日本でも研究者の価値が見直されつつある⁉
ただ、理研も理研労が訴えているような有期雇用による弊害を認識していないわけではないようだ。理研が2018年に、2024年度までに任期なしの無期雇用研究者の割合を現状の1割から4割に高める方針を打ち出しているのがその証左だ。
また、この4月から東京大学元総長の五神真氏が理研の新理事長に就任した。五神氏は、若手教員の「無期雇用化促進制度」や「卓越研究員制度」などを打ち出し、総長就任前8年間で16ポイントも増えていた東大の有期雇用教員割合を減少に転じさせるなど、卓越した手腕を発揮した。五神氏を新理事長に据えたのも理研、ひいては日本政府の危機感の表れだと見ることができる。

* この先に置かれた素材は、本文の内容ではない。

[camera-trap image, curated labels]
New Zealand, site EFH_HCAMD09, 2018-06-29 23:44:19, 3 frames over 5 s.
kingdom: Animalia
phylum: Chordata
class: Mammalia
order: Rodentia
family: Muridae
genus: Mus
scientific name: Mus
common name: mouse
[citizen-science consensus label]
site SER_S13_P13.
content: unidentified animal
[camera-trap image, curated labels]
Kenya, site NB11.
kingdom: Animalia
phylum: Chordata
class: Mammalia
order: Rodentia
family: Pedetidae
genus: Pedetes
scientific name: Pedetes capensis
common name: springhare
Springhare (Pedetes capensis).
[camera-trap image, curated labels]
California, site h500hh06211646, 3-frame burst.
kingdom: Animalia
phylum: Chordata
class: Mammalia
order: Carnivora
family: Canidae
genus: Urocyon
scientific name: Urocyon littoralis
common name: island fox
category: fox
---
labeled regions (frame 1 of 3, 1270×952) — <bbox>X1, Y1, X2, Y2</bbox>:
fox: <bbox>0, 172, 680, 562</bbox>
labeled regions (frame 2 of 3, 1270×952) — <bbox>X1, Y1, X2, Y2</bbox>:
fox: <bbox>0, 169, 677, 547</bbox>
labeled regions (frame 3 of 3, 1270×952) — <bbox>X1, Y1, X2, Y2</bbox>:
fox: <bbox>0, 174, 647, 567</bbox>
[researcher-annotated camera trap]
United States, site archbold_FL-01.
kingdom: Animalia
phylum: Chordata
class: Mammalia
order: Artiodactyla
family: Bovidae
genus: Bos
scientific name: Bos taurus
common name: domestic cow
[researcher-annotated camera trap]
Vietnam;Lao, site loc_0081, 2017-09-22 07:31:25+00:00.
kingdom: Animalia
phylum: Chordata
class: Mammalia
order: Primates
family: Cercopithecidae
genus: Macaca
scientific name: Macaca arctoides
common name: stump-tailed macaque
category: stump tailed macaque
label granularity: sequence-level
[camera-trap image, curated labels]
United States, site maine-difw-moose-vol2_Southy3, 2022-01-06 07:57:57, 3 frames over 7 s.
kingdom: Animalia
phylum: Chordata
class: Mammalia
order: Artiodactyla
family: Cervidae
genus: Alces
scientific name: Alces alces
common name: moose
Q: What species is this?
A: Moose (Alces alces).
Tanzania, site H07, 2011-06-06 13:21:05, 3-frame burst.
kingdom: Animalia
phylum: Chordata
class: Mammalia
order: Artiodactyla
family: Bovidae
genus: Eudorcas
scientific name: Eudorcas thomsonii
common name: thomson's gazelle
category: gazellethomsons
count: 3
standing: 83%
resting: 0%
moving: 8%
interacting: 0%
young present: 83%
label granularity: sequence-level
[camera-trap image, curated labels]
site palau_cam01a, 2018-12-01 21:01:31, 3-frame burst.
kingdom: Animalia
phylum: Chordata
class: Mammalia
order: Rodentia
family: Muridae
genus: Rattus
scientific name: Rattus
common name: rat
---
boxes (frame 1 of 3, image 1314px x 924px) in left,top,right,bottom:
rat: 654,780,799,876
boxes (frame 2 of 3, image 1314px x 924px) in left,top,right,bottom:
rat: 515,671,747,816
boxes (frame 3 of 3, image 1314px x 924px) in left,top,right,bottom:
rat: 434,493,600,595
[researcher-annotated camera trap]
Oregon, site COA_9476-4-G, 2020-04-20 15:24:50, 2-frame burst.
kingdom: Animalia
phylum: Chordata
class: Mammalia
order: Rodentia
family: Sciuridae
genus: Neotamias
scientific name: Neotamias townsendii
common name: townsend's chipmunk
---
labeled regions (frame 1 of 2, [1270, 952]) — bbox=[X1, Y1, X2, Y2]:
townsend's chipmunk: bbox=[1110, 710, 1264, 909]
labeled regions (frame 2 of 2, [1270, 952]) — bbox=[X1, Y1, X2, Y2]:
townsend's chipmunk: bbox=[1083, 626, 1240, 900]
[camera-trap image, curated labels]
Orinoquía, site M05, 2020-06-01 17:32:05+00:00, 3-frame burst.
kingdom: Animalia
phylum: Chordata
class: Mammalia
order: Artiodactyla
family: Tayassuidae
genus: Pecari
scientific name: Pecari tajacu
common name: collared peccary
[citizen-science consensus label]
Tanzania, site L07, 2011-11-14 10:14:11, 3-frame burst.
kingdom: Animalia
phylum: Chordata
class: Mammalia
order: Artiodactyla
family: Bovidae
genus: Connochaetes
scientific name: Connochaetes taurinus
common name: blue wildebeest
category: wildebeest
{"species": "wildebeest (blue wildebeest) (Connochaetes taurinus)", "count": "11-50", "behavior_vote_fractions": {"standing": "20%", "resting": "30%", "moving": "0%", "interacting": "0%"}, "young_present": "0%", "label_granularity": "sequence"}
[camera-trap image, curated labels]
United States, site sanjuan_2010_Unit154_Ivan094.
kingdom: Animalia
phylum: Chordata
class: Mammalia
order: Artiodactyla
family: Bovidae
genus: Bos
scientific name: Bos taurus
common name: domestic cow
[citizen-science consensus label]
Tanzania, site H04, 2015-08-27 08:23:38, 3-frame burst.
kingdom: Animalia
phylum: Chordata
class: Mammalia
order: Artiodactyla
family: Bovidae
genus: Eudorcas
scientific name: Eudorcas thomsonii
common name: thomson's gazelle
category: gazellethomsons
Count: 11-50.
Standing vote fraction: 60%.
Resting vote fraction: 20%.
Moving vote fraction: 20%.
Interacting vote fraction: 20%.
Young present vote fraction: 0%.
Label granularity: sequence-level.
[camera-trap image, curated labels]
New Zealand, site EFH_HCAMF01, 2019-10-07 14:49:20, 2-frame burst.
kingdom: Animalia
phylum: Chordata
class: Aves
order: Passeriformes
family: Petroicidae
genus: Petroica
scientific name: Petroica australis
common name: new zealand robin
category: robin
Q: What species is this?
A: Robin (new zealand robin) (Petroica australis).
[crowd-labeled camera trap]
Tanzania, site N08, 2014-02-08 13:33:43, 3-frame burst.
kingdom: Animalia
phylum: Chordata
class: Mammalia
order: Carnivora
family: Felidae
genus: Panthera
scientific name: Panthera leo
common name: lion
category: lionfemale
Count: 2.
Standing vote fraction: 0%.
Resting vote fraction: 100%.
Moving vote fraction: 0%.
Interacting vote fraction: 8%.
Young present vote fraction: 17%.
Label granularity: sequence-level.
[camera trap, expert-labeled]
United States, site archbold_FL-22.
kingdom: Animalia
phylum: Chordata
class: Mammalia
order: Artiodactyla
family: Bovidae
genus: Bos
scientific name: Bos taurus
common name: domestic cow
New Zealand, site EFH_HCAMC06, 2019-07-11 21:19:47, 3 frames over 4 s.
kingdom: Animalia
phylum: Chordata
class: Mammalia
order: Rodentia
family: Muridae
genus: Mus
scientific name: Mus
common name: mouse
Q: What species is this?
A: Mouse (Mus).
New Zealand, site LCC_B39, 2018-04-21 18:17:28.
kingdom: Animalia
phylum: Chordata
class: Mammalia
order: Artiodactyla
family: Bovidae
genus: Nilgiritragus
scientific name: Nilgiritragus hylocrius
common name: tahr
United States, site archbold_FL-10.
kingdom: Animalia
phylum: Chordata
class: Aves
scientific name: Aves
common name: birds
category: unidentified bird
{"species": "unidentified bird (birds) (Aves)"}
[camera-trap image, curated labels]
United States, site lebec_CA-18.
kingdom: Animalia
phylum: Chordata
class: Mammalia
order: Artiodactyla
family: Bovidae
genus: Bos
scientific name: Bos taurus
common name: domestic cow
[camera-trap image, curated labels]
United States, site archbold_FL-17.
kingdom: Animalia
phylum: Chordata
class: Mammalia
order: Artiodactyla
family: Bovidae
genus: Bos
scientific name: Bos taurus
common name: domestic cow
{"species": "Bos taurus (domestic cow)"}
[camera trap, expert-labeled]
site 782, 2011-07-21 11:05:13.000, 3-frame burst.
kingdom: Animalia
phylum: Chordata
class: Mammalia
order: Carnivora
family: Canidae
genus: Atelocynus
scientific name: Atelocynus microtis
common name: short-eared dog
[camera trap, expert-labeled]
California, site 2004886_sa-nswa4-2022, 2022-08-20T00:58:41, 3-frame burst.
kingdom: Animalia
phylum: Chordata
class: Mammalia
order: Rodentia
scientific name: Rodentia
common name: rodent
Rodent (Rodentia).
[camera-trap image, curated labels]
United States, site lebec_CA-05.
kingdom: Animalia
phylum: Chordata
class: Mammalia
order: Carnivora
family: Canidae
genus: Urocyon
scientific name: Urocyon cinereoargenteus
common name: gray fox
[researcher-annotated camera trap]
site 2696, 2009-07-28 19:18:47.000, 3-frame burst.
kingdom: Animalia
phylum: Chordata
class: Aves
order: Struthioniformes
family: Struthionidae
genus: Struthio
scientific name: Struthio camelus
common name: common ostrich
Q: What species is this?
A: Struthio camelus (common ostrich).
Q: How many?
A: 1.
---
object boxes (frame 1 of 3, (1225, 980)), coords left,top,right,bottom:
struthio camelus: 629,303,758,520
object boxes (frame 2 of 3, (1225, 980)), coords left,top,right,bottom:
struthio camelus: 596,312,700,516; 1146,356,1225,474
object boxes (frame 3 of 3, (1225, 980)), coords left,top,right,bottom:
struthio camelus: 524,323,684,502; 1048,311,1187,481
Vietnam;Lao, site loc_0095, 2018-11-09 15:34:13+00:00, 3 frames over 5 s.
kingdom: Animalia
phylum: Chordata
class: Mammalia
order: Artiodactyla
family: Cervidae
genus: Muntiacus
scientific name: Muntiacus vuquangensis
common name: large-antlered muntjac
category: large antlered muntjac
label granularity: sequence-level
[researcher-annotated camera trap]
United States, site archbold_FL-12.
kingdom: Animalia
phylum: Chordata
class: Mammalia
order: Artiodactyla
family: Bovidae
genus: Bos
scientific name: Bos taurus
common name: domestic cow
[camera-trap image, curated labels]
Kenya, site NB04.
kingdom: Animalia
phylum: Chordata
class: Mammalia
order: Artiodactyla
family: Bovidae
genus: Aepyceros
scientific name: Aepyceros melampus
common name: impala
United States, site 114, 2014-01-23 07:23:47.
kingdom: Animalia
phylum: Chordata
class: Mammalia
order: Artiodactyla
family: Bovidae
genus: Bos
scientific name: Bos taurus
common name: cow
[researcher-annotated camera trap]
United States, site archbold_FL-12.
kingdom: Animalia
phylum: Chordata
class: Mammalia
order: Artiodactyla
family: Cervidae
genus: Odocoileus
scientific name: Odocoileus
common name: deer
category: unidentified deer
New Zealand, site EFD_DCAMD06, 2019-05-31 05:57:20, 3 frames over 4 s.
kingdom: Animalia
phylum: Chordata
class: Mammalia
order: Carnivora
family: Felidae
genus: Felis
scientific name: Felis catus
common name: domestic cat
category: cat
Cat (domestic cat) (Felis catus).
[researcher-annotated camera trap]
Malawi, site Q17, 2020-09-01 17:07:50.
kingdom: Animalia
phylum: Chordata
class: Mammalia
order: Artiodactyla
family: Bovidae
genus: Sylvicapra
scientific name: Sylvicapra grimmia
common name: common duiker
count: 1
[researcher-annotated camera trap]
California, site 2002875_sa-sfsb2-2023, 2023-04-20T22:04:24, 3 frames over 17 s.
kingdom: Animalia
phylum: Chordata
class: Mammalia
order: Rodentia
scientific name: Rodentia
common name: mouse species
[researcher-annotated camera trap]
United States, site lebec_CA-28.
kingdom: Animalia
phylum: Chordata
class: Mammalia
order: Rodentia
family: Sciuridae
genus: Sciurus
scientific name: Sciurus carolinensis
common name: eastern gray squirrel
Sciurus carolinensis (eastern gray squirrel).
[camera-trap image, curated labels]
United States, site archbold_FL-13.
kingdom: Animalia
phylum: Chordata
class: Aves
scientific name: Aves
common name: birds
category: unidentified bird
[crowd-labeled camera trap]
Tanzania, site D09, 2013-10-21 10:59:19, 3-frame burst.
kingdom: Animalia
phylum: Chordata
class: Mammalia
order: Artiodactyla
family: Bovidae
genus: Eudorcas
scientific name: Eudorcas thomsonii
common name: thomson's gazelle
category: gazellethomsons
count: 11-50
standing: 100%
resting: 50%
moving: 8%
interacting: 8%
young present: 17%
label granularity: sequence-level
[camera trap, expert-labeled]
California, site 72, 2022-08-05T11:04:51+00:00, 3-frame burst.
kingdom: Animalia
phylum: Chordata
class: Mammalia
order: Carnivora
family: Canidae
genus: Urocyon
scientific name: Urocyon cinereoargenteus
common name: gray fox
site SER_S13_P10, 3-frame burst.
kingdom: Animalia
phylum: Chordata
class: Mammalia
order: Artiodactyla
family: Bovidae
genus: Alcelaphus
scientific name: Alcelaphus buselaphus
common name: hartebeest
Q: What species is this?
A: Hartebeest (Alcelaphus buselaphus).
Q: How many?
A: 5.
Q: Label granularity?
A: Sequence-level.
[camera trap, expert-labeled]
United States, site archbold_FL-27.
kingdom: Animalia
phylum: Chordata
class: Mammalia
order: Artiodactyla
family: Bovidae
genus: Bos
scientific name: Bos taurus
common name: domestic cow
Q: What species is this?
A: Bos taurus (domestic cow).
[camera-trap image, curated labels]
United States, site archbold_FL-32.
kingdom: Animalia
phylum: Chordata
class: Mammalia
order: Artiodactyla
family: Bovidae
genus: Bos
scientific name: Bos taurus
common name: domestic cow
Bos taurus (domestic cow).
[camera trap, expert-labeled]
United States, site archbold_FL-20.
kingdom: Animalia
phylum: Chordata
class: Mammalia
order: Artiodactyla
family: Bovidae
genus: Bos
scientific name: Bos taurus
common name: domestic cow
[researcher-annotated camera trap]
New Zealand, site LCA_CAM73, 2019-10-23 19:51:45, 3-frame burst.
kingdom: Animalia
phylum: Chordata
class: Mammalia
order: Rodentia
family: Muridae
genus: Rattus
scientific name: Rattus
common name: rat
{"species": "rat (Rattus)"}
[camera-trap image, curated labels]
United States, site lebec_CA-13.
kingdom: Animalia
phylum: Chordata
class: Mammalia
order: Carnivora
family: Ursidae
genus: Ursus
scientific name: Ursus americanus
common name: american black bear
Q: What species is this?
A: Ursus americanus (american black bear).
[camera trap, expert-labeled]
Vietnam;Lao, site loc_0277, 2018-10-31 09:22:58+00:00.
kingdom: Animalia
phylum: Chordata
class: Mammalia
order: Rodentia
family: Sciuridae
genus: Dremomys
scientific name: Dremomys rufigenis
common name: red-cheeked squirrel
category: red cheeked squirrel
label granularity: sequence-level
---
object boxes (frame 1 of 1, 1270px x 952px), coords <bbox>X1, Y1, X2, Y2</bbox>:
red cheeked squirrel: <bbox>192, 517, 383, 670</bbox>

そんな中、国内に11カ所の研究拠点を持ち、約2300名の研究者が所属する「国立研究開発法人産業技術総合研究所(産総研)」が、すべての研究者を無期雇用に切り替えたことが分かった。現在、無期雇用の新たな研究者も募集している。これも、日本政府の危機感の表れだろう。
遅まきながら、日本でもようやく研究者の価値が見直されようとしつつあるのだろうか。まずは、600人に上る理研の雇い止め研究者が、どのような処遇となるのかを注目したい。